→ **INSTRUCTIONS**:
a – Answer these questions using the English pointers thread below:
(i) How old were the two pointers when the first poster became their owner?
(ii) According to Bobm, where is this scenario all too common?
(iii) What term has cancan heard used for such dogs instead of "surplus dogs"?
b – Say whether each statement below agrees with the English pointers thread that follows, and quote the words that decide it:
(i) The first poster has trained the two pointers in basic commands.
(ii) jmillercustoms does not own a lab.
(iii) gonehuntin' says an EP will train itself in everything, including the fine stuff.

→ **QUOTED PASSAGE**:
◇ ◇ ◇ ◇ ◇

# ENGLISH POINTERS



## traveler33 (Feb 8, 2008)

A tear ago, I became the owner of two 11 month old pointers from a Quail preserve in Fla. I was told they were surplus pups and would be destroyed. 
Ive trained them in basic commands and am wondering if its too late to get them bird hunting. Any and all advise would be appreciated. Has anyone ever heard of surplus dogs? Its hard to believe anyone could shoot these dogs. They are awesome.


----------



## Bobm (Aug 26, 2003)

unfortunately its all too common scenario in southern quail operations

They will probably make great hunters, just expose them to birds, nothing outhunts EP's.

I would also like to congradulate you for doing right by the dogs :beer:

Very good of you.


----------



## gonehuntin' (Jul 27, 2006)

If it's one dog that will train itself except for the fine stuff, It's an EP.


----------



## jmillercustoms (Dec 11, 2007)

i think you're pointers will be fine, I hunt with a guy that has two labs and and english pointer and i tell you what in grass that EP is a MACHINE! nothin agains the labs i have one myself but that english is jsut a fun dog to watch hunt


----------



## traveler33 (Feb 8, 2008)

Thanks for all the input guys. I appreciate it.


----------



## cancan (Feb 28, 2008)

never heard surplus dogs but have heard them called culls....they might not have shown the preserve operator what he wanted to see.....

get them on birds and keep it fun, they probably turn out fine.

Good luck.


----------

◇ ◇ ◇ ◇ ◇

→ **DATASET SECTION**:
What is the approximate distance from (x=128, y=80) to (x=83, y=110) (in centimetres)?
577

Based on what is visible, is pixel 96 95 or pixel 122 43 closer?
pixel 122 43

◇ ◇ ◇ ◇ ◇

→ **SOLVED PROBLEMS**:
a –
(i) They were 11 months old.
(ii) In southern quail operations.
(iii) Culls.

b –
(i) Yes: "Ive trained them in basic commands"
(ii) No: "nothin agains the labs i have one myself"
(iii) No: "If it's one dog that will train itself except for the fine stuff, It's an EP."